Quote the NFL utilization trends text from "Since a late" to "option in Arizona.", copying it word for word.

Page:
• • • • •

Here are the most important utilization trends from across the league:


Positive Trends

1. Kenyan Drake, Arizona Cardinals

Since a late third-quarter fumble by David Johnson in Week 10, Kenyan Drake has dominated the Cardinals running back opportunities. In week 11 he hogged 90% of snaps, 64% of rushing attempts (Kyler Murray and Christian Kirk had the rest, not David Johnson), 76% of routes per dropback, and 21% of the targets. The tough matchup versus the 49ers limited Drake to 14 PPR points, but the utilization metrics are formidable enough to support RB2 performances down the stretch (after a Week 12 bye) if Kliff Kingsbury continues to ride the hot hand. There is some speculation that David Johnson is still nursing early-season injuries despite not appearing on the injury report heading into Week 11. Chase Edmonds could also return after the bye week, but for now Drake appears to have the confidence of his coaching staff and should be considered the top option in Arizona.

• • • • •

Data extract:
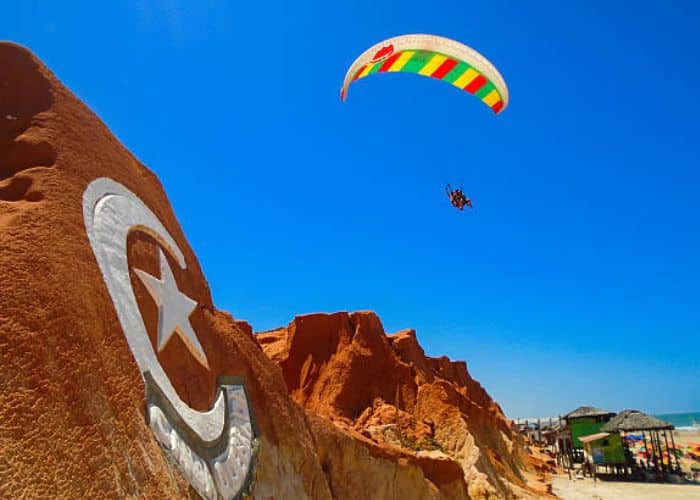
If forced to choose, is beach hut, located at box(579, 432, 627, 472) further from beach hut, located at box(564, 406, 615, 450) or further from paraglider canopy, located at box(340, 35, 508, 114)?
A: paraglider canopy, located at box(340, 35, 508, 114)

• • • • •

Exercise result:
Since a late third-quarter fumble by David Johnson in Week 10, Kenyan Drake has dominated the Cardinals running back opportunities. In week 11 he hogged 90% of snaps, 64% of rushing attempts (Kyler Murray and Christian Kirk had the rest, not David Johnson), 76% of routes per dropback, and 21% of the targets. The tough matchup versus the 49ers limited Drake to 14 PPR points, but the utilization metrics are formidable enough to support RB2 performances down the stretch (after a Week 12 bye) if Kliff Kingsbury continues to ride the hot hand. There is some speculation that David Johnson is still nursing early-season injuries despite not appearing on the injury report heading into Week 11. Chase Edmonds could also return after the bye week, but for now Drake appears to have the confidence of his coaching staff and should be considered the top option in Arizona.